[Items from a data source]

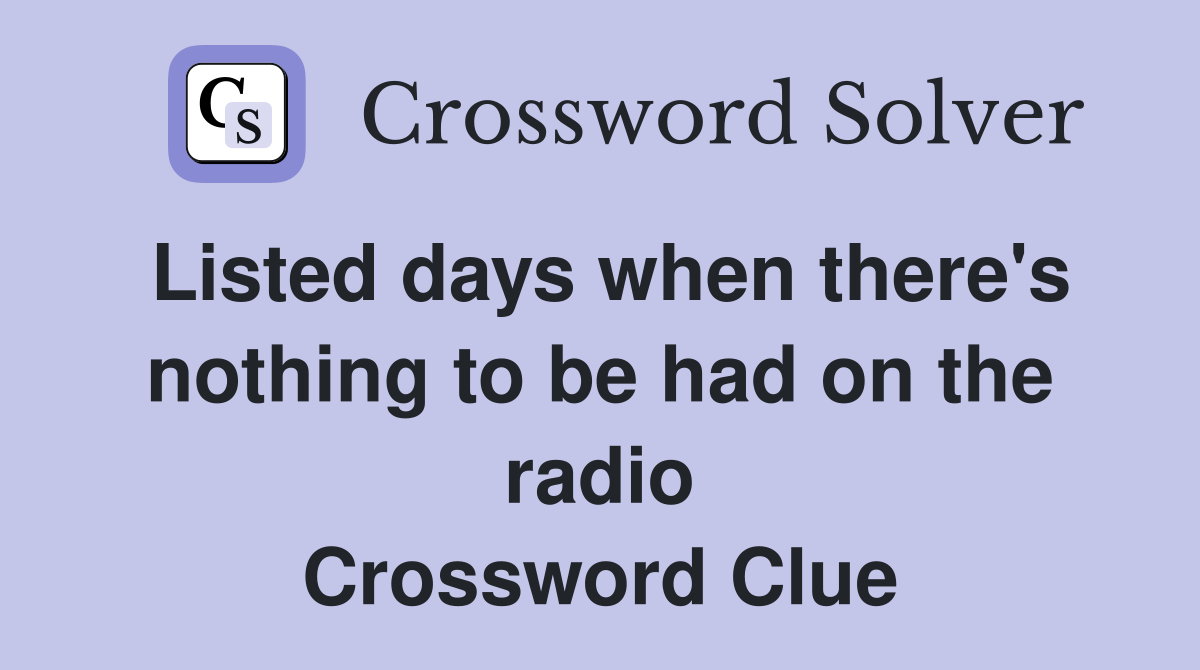 Listed days when there's nothing to be had on the radio Crossword Clue
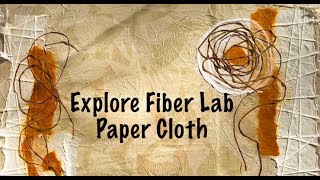 Explore Fiber Lab  Intro to Paper Cloth [upl. by Nalloh]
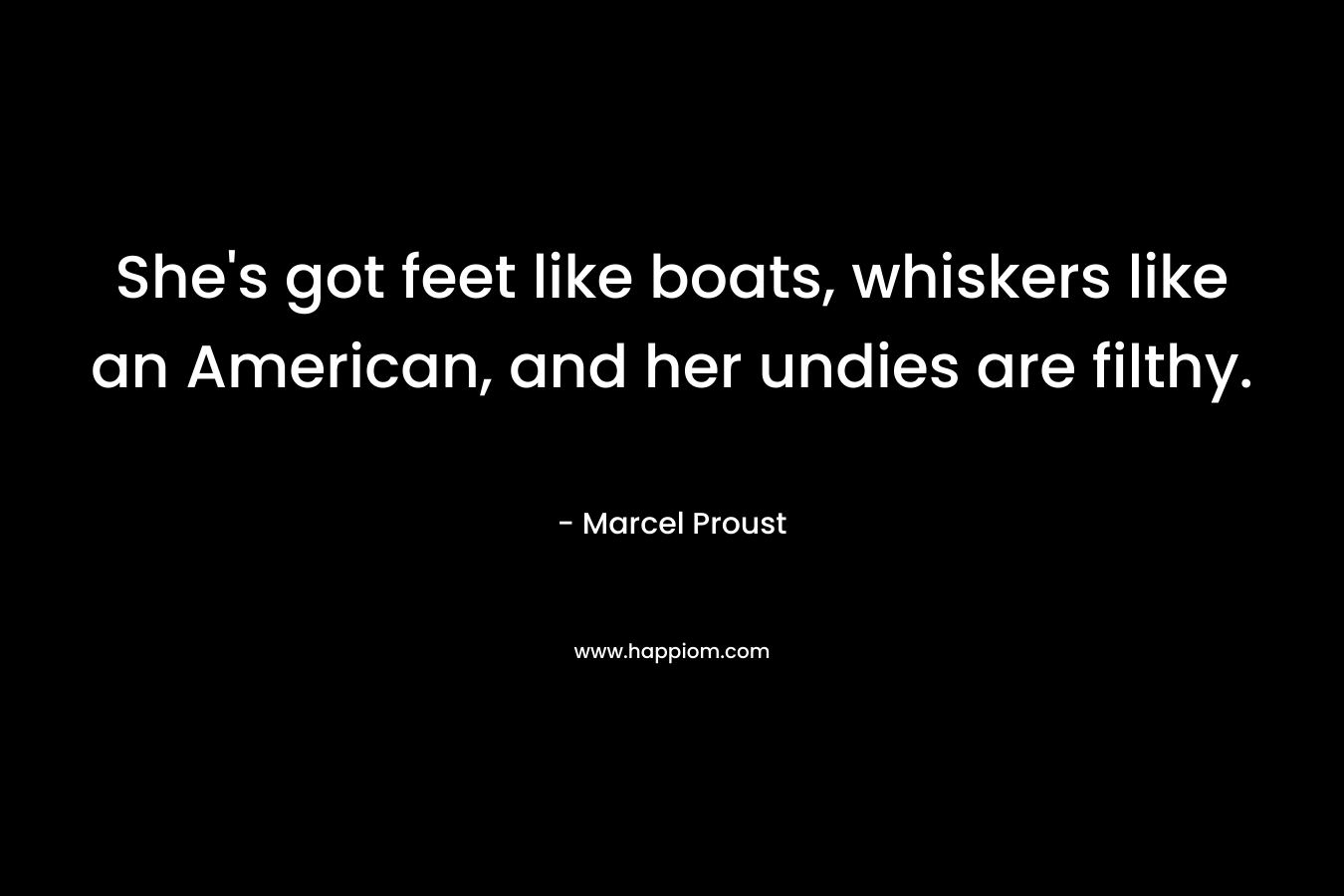 She's got feet like boats, whiskers like an American, and her undies are filthy.
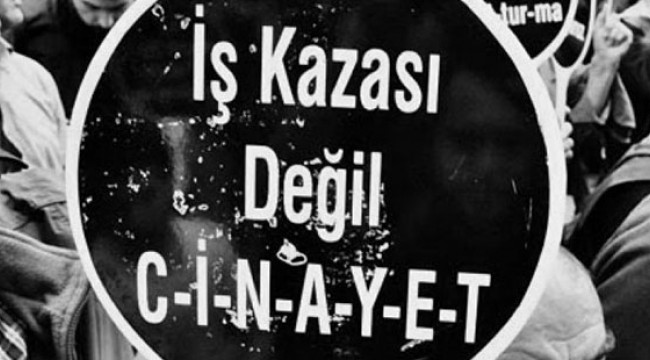 2018'de 1900'den fazla işçi hayatını kaybetti; İSİG sordu: Hangi savaşta bu kadar arkadaşımızı kaybediyoruz?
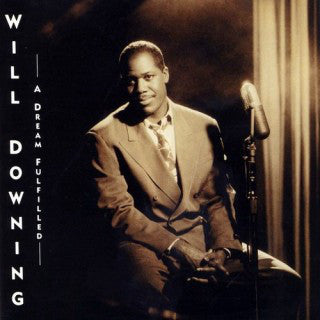 Will Downing : A Dream Fulfilled (LP, Album)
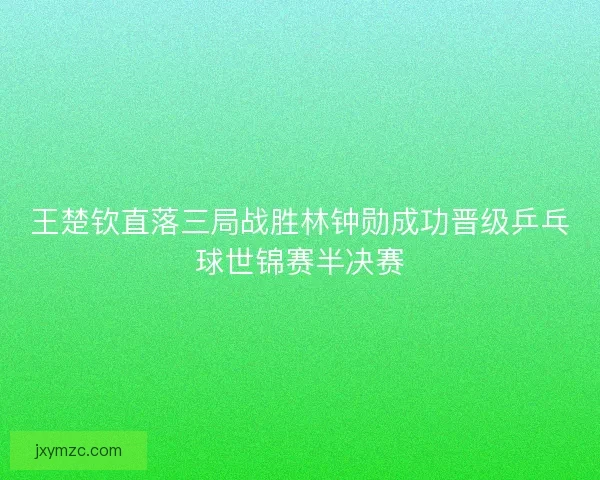 王楚钦直落三局战胜林钟勋成功晋级乒乓球世锦赛半决赛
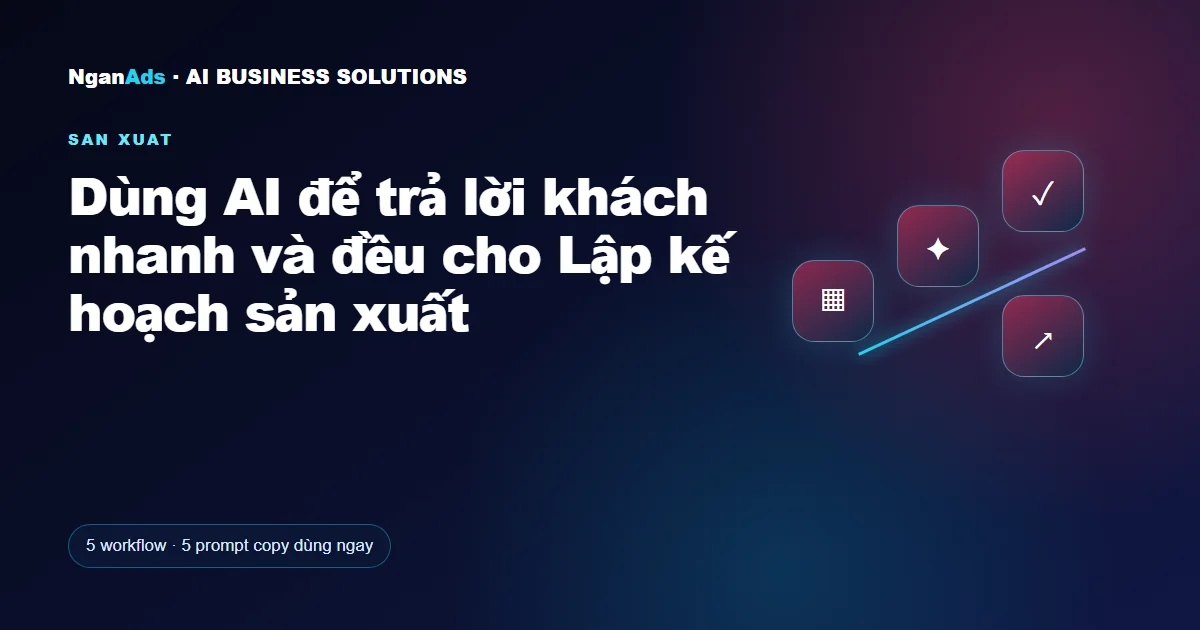 Dùng AI để trả lời khách nhanh và đều cho Lập kế hoạch sản x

_Required action_
Leaving the pictures behind, return every line above exactly.

_Solution_
 Listed days when there's nothing to be had on the radio Crossword Clue
 Explore Fiber Lab  Intro to Paper Cloth [upl. by Nalloh]
 She's got feet like boats, whiskers like an American, and her undies are filthy.
 2018'de 1900'den fazla işçi hayatını kaybetti; İSİG sordu: Hangi savaşta bu kadar arkadaşımızı kaybediyoruz?
 Will Downing : A Dream Fulfilled (LP, Album)
 王楚钦直落三局战胜林钟勋成功晋级乒乓球世锦赛半决赛
 Dùng AI để trả lời khách nhanh và đều cho Lập kế hoạch sản x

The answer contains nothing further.